## START

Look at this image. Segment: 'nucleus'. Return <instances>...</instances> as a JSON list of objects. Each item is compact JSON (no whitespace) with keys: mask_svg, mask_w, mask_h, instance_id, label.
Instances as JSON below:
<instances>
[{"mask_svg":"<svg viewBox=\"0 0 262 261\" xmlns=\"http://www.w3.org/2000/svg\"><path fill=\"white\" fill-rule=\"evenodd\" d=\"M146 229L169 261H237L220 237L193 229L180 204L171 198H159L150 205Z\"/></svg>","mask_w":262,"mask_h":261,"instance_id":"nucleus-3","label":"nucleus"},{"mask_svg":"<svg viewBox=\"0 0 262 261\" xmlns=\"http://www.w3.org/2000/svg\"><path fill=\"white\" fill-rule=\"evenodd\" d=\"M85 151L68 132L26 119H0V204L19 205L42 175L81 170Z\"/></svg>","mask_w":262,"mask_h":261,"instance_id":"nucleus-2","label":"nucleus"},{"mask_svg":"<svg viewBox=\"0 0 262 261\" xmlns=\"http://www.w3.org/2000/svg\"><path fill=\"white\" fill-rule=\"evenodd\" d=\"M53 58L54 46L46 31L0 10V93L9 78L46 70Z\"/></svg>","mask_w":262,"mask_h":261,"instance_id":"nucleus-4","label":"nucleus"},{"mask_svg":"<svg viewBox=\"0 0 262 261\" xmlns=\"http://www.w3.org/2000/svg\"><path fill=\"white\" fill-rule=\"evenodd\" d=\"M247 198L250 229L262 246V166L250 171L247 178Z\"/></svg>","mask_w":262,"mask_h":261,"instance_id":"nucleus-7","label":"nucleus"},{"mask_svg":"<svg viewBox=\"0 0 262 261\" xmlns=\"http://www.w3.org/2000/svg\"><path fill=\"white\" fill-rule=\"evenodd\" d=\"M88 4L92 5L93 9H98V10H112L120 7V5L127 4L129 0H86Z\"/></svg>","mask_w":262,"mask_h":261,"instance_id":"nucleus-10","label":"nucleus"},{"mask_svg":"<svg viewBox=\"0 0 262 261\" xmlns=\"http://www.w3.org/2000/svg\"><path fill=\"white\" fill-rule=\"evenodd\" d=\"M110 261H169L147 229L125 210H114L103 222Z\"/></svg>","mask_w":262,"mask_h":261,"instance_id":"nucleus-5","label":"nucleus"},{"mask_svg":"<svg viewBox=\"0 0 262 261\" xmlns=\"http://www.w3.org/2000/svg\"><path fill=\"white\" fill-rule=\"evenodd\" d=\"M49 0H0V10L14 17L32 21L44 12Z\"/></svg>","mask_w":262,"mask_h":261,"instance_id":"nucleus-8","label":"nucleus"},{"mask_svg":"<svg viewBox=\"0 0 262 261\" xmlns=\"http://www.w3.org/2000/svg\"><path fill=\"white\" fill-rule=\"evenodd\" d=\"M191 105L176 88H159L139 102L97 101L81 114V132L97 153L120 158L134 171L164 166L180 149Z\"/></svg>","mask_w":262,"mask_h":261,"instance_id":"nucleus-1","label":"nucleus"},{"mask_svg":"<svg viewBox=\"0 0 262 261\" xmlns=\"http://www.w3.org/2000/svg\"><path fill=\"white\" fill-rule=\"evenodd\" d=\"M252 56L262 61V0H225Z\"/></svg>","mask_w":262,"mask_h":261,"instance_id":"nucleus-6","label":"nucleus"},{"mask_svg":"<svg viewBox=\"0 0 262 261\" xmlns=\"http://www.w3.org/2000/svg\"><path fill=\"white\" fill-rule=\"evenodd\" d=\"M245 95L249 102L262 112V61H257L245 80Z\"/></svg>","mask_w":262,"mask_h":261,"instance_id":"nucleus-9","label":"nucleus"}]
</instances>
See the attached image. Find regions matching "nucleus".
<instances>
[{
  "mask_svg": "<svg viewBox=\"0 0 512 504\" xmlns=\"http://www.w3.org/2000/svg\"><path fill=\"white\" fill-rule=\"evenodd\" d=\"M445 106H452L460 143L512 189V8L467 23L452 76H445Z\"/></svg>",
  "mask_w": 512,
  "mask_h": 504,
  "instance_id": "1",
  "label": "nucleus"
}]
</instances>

## END

§ **REQUIRED TASK**:
Pull out each line of the rows above that contains the string "image". Case counts.

§ **WRITTEN RESPONSE**:
Look at this image. Segment: 'nucleus'. Return <instances>...</instances> as a JSON list of objects. Each item is compact JSON (no whitespace) with keys: mask_svg, mask_w, mask_h, instance_id, label.
See the attached image. Find regions matching "nucleus".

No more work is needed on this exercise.